Whether your retirement plans should be payable to a trust depends on your situation – whether there is a reason to protect the funds that would go to the trust or whether you live in a state with an estate tax. Even if you do, you may be able to fund the trust with non-retirement assets and pass your retirement funds to your spouse.

In Massachusetts, where I practice and where we have a low estate tax threshold, we generally advise clients to name their spouse as the primary beneficiary of their estate plans and trusts and secondary beneficiary. This allows the surviving spouse to determine whether to receive the pension plan outright or pass it to the trust by executing a disclaimer. A disclaimer allows the surviving spouse of designated property to be treated as if they had died first. In this case, a waiver would allow the surviving spouse to designate some or all of the pension plan funds to pass to the secondary beneficiary, the trust.
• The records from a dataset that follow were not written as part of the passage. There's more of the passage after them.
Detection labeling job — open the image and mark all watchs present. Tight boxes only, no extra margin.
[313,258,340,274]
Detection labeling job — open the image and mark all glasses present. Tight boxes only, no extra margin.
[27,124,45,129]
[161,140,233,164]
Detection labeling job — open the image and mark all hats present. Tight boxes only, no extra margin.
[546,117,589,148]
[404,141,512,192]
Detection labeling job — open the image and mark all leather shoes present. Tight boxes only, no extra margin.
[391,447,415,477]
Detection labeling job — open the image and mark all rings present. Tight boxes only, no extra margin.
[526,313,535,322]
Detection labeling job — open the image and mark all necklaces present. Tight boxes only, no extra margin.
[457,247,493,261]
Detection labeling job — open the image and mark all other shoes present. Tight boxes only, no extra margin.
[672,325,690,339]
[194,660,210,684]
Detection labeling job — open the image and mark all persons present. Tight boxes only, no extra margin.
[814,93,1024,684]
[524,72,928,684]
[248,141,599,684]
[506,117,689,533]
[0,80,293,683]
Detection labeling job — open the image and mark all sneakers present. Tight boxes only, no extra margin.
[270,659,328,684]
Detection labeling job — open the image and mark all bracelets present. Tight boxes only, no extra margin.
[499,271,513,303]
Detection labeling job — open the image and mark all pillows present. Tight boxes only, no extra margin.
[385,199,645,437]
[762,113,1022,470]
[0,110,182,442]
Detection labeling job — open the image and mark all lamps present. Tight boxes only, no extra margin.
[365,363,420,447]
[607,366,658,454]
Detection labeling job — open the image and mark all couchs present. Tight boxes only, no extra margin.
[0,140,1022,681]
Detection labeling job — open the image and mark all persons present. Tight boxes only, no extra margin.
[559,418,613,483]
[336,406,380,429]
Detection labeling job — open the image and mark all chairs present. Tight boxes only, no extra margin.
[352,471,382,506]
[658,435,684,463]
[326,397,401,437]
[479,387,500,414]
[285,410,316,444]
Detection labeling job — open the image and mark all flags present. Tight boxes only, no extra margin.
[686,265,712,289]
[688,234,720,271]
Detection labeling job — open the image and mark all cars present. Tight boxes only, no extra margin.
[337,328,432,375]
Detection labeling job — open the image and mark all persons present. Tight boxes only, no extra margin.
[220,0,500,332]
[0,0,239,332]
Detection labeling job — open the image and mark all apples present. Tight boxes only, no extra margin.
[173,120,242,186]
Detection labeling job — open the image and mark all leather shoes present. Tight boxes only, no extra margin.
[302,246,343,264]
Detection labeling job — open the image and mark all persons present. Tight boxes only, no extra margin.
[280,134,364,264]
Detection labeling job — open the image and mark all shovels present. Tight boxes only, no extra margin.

This way, they can determine, when more facts are available, how much money they have, their potential inheritance rights, and the likelihood of them needing long-term care or being sued. .

Harry S. Margolis practices elder law, estate and special needs planning in Boston and Wellesley, Massachusetts, and is the majority owner of ElderLawAnswers.com. He is the author of The Boomer’s Guide to Trusts: Your Versatile Estate Planning Tool and answers consumer questions about estate planning issues at www.AskHarry.info.